*** Opening TASK DATA ***

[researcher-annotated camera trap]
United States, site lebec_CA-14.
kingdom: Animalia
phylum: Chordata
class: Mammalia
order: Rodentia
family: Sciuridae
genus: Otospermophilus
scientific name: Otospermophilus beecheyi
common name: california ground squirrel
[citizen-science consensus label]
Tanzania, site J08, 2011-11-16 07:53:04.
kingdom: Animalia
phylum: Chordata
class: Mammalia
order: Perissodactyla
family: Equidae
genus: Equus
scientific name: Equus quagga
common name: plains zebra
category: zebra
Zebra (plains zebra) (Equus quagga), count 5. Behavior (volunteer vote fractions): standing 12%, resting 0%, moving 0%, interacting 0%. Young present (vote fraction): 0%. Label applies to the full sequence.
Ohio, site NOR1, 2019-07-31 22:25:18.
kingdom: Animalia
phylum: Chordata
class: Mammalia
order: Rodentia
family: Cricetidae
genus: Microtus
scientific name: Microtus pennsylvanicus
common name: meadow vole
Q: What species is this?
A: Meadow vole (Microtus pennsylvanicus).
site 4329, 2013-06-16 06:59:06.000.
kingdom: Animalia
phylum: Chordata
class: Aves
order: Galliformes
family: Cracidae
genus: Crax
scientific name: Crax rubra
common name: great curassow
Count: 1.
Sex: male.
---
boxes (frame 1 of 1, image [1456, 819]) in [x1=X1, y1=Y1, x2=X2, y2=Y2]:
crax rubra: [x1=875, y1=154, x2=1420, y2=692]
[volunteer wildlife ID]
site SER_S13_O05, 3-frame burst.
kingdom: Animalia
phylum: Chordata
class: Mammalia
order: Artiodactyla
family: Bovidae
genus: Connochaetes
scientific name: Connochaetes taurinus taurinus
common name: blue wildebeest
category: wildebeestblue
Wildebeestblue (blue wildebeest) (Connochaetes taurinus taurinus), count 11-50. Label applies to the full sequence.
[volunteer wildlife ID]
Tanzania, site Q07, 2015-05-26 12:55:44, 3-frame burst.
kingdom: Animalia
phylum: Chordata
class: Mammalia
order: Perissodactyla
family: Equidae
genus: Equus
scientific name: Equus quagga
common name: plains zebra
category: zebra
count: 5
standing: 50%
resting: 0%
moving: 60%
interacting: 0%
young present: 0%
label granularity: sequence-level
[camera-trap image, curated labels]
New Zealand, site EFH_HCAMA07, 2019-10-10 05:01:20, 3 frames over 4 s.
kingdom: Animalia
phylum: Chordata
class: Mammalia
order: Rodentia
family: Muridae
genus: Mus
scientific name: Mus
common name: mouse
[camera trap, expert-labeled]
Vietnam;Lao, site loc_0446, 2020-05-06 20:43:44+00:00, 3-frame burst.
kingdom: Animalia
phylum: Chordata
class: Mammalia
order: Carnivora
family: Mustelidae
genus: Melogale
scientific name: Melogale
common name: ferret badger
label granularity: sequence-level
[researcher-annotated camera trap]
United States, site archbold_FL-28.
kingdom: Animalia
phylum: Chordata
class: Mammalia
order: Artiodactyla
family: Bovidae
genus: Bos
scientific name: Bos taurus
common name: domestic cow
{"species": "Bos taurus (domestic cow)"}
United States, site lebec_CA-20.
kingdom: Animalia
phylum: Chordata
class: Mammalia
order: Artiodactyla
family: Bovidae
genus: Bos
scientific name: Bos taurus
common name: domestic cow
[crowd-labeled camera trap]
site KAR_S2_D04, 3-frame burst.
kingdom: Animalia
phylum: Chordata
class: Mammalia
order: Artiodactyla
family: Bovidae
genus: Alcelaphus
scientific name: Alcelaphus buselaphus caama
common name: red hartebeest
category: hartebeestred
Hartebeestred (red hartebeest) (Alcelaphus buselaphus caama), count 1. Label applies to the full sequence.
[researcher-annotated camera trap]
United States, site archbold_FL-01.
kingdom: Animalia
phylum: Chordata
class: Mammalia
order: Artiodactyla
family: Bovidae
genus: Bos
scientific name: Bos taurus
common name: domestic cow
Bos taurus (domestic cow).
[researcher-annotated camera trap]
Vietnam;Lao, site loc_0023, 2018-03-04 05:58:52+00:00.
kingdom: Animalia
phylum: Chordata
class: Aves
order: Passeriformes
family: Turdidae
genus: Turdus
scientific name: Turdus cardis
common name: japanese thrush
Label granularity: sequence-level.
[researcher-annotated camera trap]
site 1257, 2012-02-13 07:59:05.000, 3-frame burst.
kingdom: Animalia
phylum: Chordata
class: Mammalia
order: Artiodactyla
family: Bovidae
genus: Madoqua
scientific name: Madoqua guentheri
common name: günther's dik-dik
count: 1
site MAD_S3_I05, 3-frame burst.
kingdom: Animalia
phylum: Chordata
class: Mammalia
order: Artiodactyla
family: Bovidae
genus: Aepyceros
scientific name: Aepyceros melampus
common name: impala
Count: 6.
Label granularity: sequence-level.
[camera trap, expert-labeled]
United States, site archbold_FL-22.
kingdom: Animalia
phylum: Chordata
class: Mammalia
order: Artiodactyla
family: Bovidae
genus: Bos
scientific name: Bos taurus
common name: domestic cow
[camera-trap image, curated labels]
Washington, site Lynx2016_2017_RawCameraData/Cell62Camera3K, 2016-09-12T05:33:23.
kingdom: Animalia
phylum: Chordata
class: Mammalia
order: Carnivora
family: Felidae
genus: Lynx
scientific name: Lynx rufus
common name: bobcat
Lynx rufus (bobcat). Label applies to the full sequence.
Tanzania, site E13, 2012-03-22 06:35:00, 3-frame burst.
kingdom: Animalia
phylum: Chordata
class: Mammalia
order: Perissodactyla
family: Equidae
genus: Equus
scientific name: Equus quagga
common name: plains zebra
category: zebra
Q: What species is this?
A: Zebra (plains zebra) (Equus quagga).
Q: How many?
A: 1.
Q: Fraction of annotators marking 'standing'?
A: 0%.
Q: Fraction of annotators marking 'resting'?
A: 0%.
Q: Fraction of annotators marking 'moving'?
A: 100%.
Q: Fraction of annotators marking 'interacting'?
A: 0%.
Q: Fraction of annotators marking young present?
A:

*** Closing TASK DATA ***

- EXERCISE GOAL -
I'd like the entries above reproduced in full, exactly as they stand.

- RESULT -
[researcher-annotated camera trap]
United States, site lebec_CA-14.
kingdom: Animalia
phylum: Chordata
class: Mammalia
order: Rodentia
family: Sciuridae
genus: Otospermophilus
scientific name: Otospermophilus beecheyi
common name: california ground squirrel
[citizen-science consensus label]
Tanzania, site J08, 2011-11-16 07:53:04.
kingdom: Animalia
phylum: Chordata
class: Mammalia
order: Perissodactyla
family: Equidae
genus: Equus
scientific name: Equus quagga
common name: plains zebra
category: zebra
Zebra (plains zebra) (Equus quagga), count 5. Behavior (volunteer vote fractions): standing 12%, resting 0%, moving 0%, interacting 0%. Young present (vote fraction): 0%. Label applies to the full sequence.
Ohio, site NOR1, 2019-07-31 22:25:18.
kingdom: Animalia
phylum: Chordata
class: Mammalia
order: Rodentia
family: Cricetidae
genus: Microtus
scientific name: Microtus pennsylvanicus
common name: meadow vole
Q: What species is this?
A: Meadow vole (Microtus pennsylvanicus).
site 4329, 2013-06-16 06:59:06.000.
kingdom: Animalia
phylum: Chordata
class: Aves
order: Galliformes
family: Cracidae
genus: Crax
scientific name: Crax rubra
common name: great curassow
Count: 1.
Sex: male.
---
boxes (frame 1 of 1, image [1456, 819]) in [x1=X1, y1=Y1, x2=X2, y2=Y2]:
crax rubra: [x1=875, y1=154, x2=1420, y2=692]
[volunteer wildlife ID]
site SER_S13_O05, 3-frame burst.
kingdom: Animalia
phylum: Chordata
class: Mammalia
order: Artiodactyla
family: Bovidae
genus: Connochaetes
scientific name: Connochaetes taurinus taurinus
common name: blue wildebeest
category: wildebeestblue
Wildebeestblue (blue wildebeest) (Connochaetes taurinus taurinus), count 11-50. Label applies to the full sequence.
[volunteer wildlife ID]
Tanzania, site Q07, 2015-05-26 12:55:44, 3-frame burst.
kingdom: Animalia
phylum: Chordata
class: Mammalia
order: Perissodactyla
family: Equidae
genus: Equus
scientific name: Equus quagga
common name: plains zebra
category: zebra
count: 5
standing: 50%
resting: 0%
moving: 60%
interacting: 0%
young present: 0%
label granularity: sequence-level
[camera-trap image, curated labels]
New Zealand, site EFH_HCAMA07, 2019-10-10 05:01:20, 3 frames over 4 s.
kingdom: Animalia
phylum: Chordata
class: Mammalia
order: Rodentia
family: Muridae
genus: Mus
scientific name: Mus
common name: mouse
[camera trap, expert-labeled]
Vietnam;Lao, site loc_0446, 2020-05-06 20:43:44+00:00, 3-frame burst.
kingdom: Animalia
phylum: Chordata
class: Mammalia
order: Carnivora
family: Mustelidae
genus: Melogale
scientific name: Melogale
common name: ferret badger
label granularity: sequence-level
[researcher-annotated camera trap]
United States, site archbold_FL-28.
kingdom: Animalia
phylum: Chordata
class: Mammalia
order: Artiodactyla
family: Bovidae
genus: Bos
scientific name: Bos taurus
common name: domestic cow
{"species": "Bos taurus (domestic cow)"}
United States, site lebec_CA-20.
kingdom: Animalia
phylum: Chordata
class: Mammalia
order: Artiodactyla
family: Bovidae
genus: Bos
scientific name: Bos taurus
common name: domestic cow
[crowd-labeled camera trap]
site KAR_S2_D04, 3-frame burst.
kingdom: Animalia
phylum: Chordata
class: Mammalia
order: Artiodactyla
family: Bovidae
genus: Alcelaphus
scientific name: Alcelaphus buselaphus caama
common name: red hartebeest
category: hartebeestred
Hartebeestred (red hartebeest) (Alcelaphus buselaphus caama), count 1. Label applies to the full sequence.
[researcher-annotated camera trap]
United States, site archbold_FL-01.
kingdom: Animalia
phylum: Chordata
class: Mammalia
order: Artiodactyla
family: Bovidae
genus: Bos
scientific name: Bos taurus
common name: domestic cow
Bos taurus (domestic cow).
[researcher-annotated camera trap]
Vietnam;Lao, site loc_0023, 2018-03-04 05:58:52+00:00.
kingdom: Animalia
phylum: Chordata
class: Aves
order: Passeriformes
family: Turdidae
genus: Turdus
scientific name: Turdus cardis
common name: japanese thrush
Label granularity: sequence-level.
[researcher-annotated camera trap]
site 1257, 2012-02-13 07:59:05.000, 3-frame burst.
kingdom: Animalia
phylum: Chordata
class: Mammalia
order: Artiodactyla
family: Bovidae
genus: Madoqua
scientific name: Madoqua guentheri
common name: günther's dik-dik
count: 1
site MAD_S3_I05, 3-frame burst.
kingdom: Animalia
phylum: Chordata
class: Mammalia
order: Artiodactyla
family: Bovidae
genus: Aepyceros
scientific name: Aepyceros melampus
common name: impala
Count: 6.
Label granularity: sequence-level.
[camera trap, expert-labeled]
United States, site archbold_FL-22.
kingdom: Animalia
phylum: Chordata
class: Mammalia
order: Artiodactyla
family: Bovidae
genus: Bos
scientific name: Bos taurus
common name: domestic cow
[camera-trap image, curated labels]
Washington, site Lynx2016_2017_RawCameraData/Cell62Camera3K, 2016-09-12T05:33:23.
kingdom: Animalia
phylum: Chordata
class: Mammalia
order: Carnivora
family: Felidae
genus: Lynx
scientific name: Lynx rufus
common name: bobcat
Lynx rufus (bobcat). Label applies to the full sequence.
Tanzania, site E13, 2012-03-22 06:35:00, 3-frame burst.
kingdom: Animalia
phylum: Chordata
class: Mammalia
order: Perissodactyla
family: Equidae
genus: Equus
scientific name: Equus quagga
common name: plains zebra
category: zebra
Q: What species is this?
A: Zebra (plains zebra) (Equus quagga).
Q: How many?
A: 1.
Q: Fraction of annotators marking 'standing'?
A: 0%.
Q: Fraction of annotators marking 'resting'?
A: 0%.
Q: Fraction of annotators marking 'moving'?
A: 100%.
Q: Fraction of annotators marking 'interacting'?
A: 0%.
Q: Fraction of annotators marking young present?
A:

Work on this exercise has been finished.